Microbial Sampling. Microbial sampling on periodontitis patients was performed on pockets 5 mm and the deepest six pockets were selected for sampling, whereas one site in each sextant was chosen for control subjects. After removing supragingival plaque with curettes and isolating the area with cotton pellets, the paper points (Maillefer, Ballaigues, Switzerland) were inserted into each periodontal pocket for 20 seconds. The paper points were transferred to a sterile tube to obtain a pool of samples for polymerase chain reaction (PCR) processing and identification of P. gingivalis, A. actinomycetemcomitans, and T. forsythia.
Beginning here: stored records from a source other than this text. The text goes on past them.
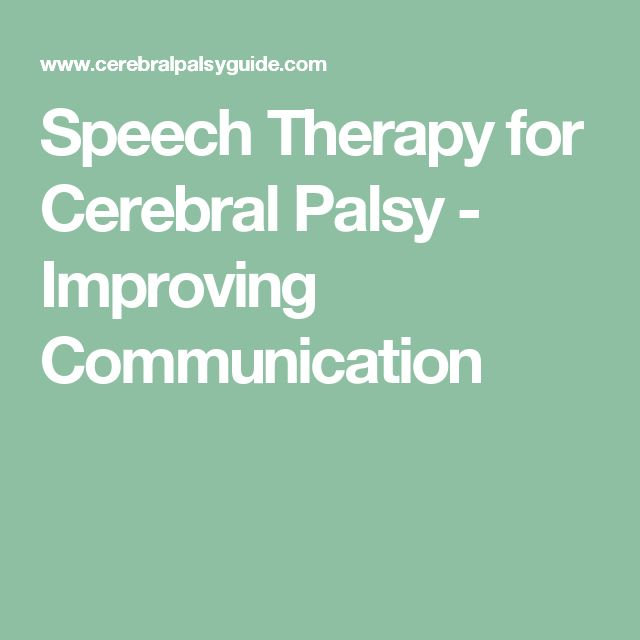 Home Modifications for Cerebral Palsy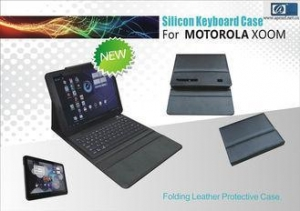 China Wireless Silicone Folding Leather Protective Case Bluetooth Keyboard For Motorola XOOM FCC on sale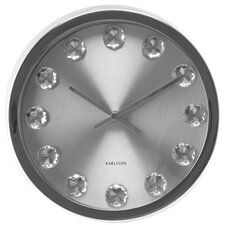 Medium Diamond Round Wall Clock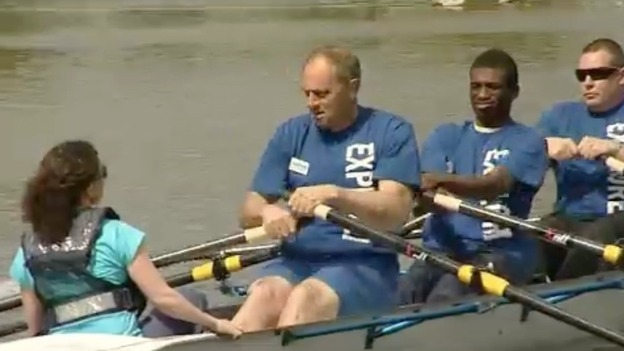 Sir Steve Redgrave rowing with club rowers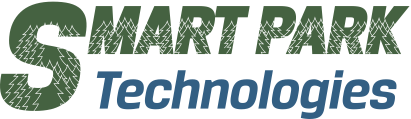 Smart_Park_Technologies_logo.png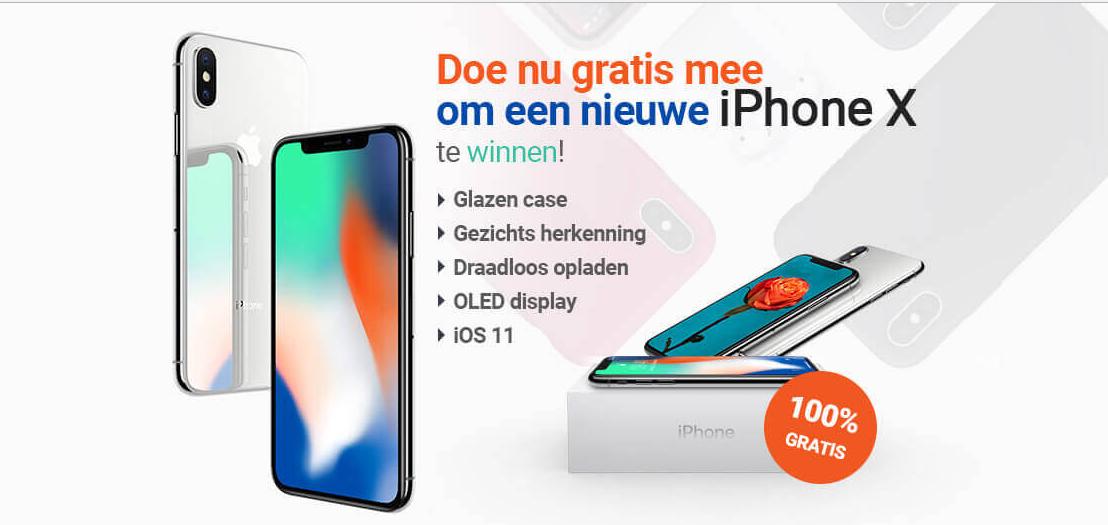Оффер iPhone X с оплатой за Sign up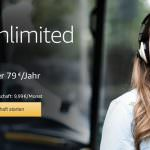 Amazon Music Unlimited in Deutschland verfügbar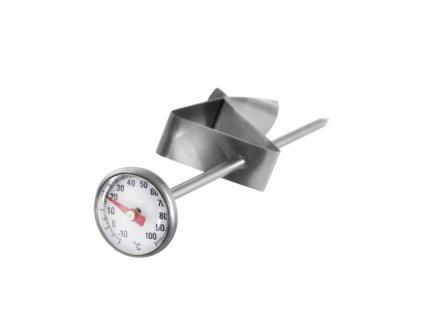 Nerezový kuchyňský teploměr s klipem, délka 14 cm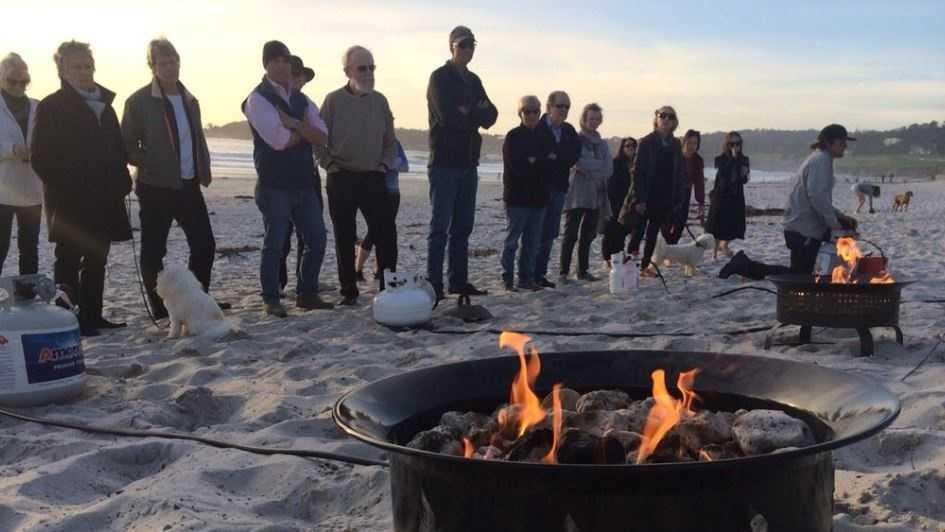 KSBW beach fires.JPG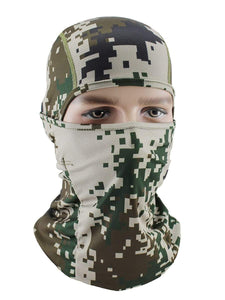 Color=Multicolor2 | Riding Breathable Sunscreen Windproof Balaclava Face Hat-Multicolor2 1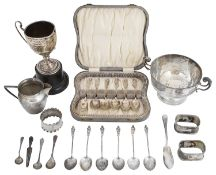 A mixed collection of Victorian and later silver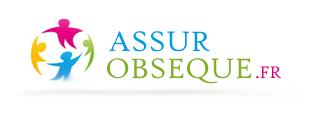 assur-obseque.fr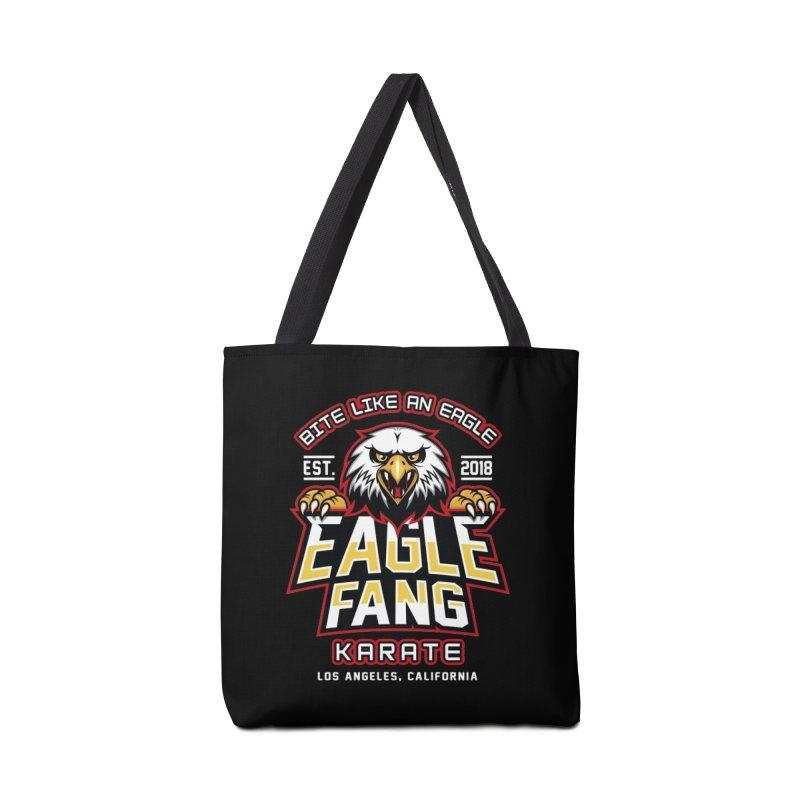Eagle Karate Dojo Accessories Bag by Olipop Art & Design Shop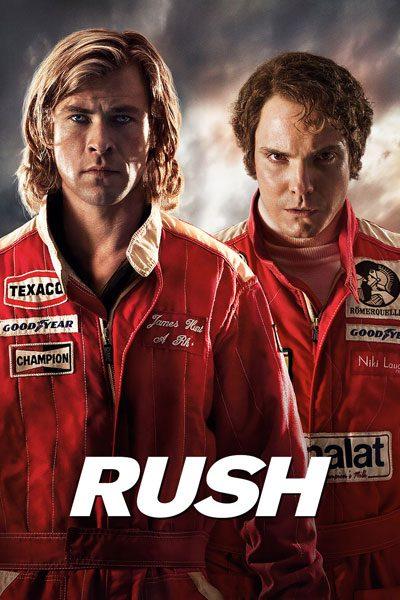 หนัง Rush อัดเต็มสปีด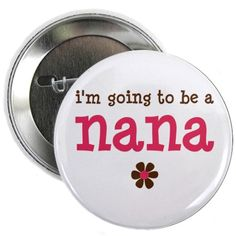 Im so excited! Im going to be a Nana! Gods Blessings to My children Daniel & Roxanne! <3 <3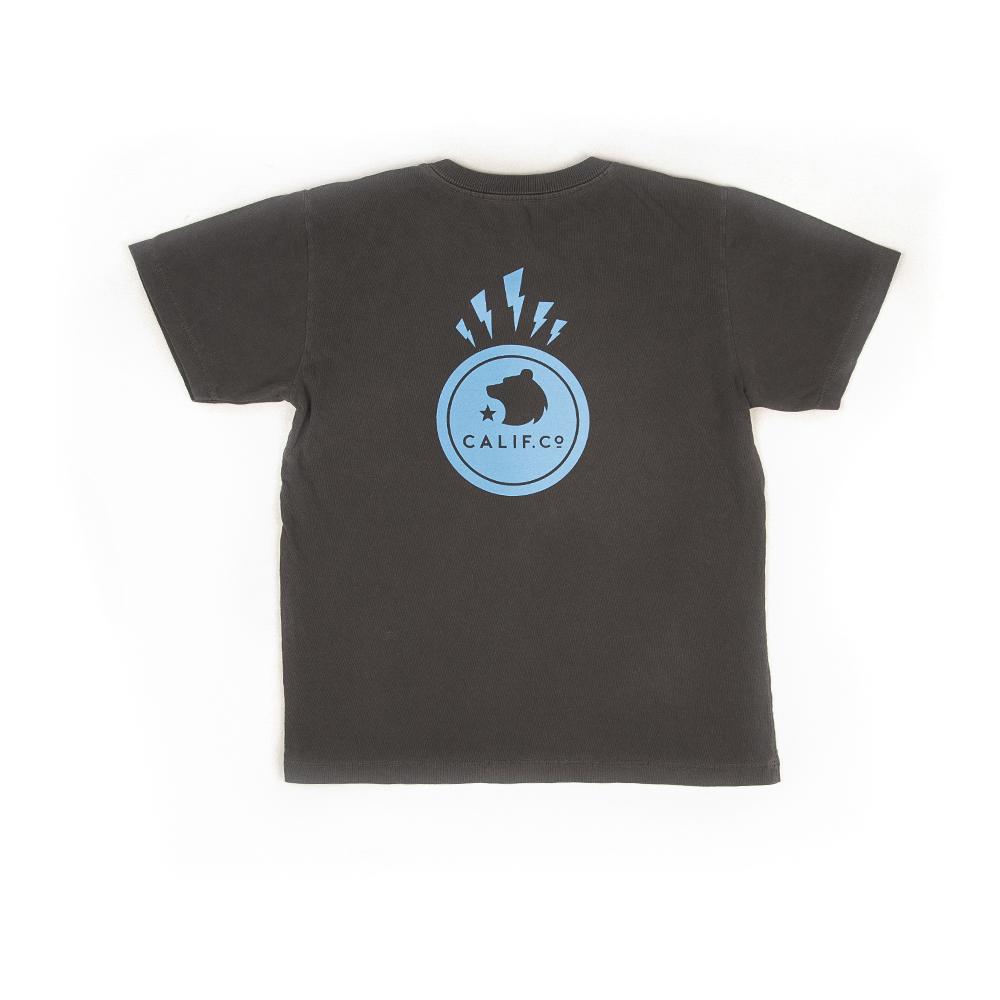 Camiseta Manga Curta Stone Estampa Raio Chumbo
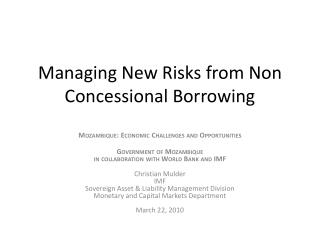 Managing  New Risks  from  Non Concessional Borrowing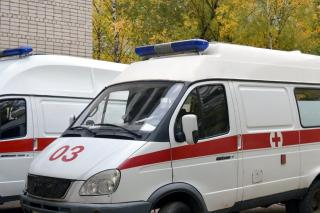 Фото: pixabay.com | «Привозят и привозят». Количество скорых около больницы напугало приморцев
PCR was performed as described by Ashimoto et al. (1996) and Saiki et al. (1988). The reaction took place in a final volume of 25 ml, from which 5 ml corresponding to the sample and 20 ml to the reaction mixture that contains buffer of PCR 1X (50mM KCl, 10 mMTris-HCl (pH 9.0 a 25°C), 1.5 mM MgCl2 and 0.1% of Triton®X-100), 1.25 U of Go Taq flexi DNA polymerase (Promega®), 1.5 mM MgCl2, 0.2 mM of each deoxyribonucleotide and 2 mM of each primer. The temperature cycles in the thermal cycler (MyCycler®Termal Cycler, Bio-Rad) were performed as follows: included an initial step of denaturation at 95°C by two minutes followed for 36 cycles at 95°C for 30 seconds, 60°C by minute and 72°C by minute, with a final step at 72°C for two minutes. For A. actinomycetemcomitans the annealing temperature was changed up to 55°C and the final step time was increased 10 minutes. The finding of P. gingivalis in the samples was recognized by the presence of a band corresponding to 404 pb, T. forsythia to 316pb and A. actinomycetemcomitans to 557pb in a agarose gel in 1,5% with 0,5 µg/mL of ethidium bromide. Reference strains of each bacterium were used as positive DNA controls and as negative water control grade one sterile.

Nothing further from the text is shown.